Your instructions:
Can you recast the material below as a numbered list, skipping blank lines and leaving out the pictures?

# start of The data

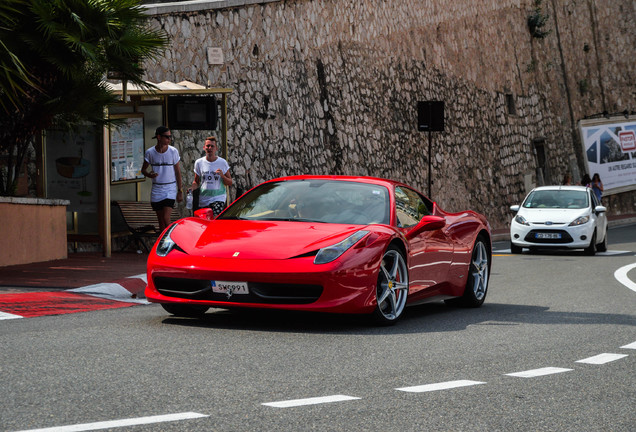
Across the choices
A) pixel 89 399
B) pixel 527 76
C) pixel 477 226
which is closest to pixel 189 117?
pixel 477 226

# end of The data

Result for this task:
1. Across the choices
2. A) pixel 89 399
3. B) pixel 527 76
4. C) pixel 477 226
5. which is closest to pixel 189 117?
6. pixel 477 226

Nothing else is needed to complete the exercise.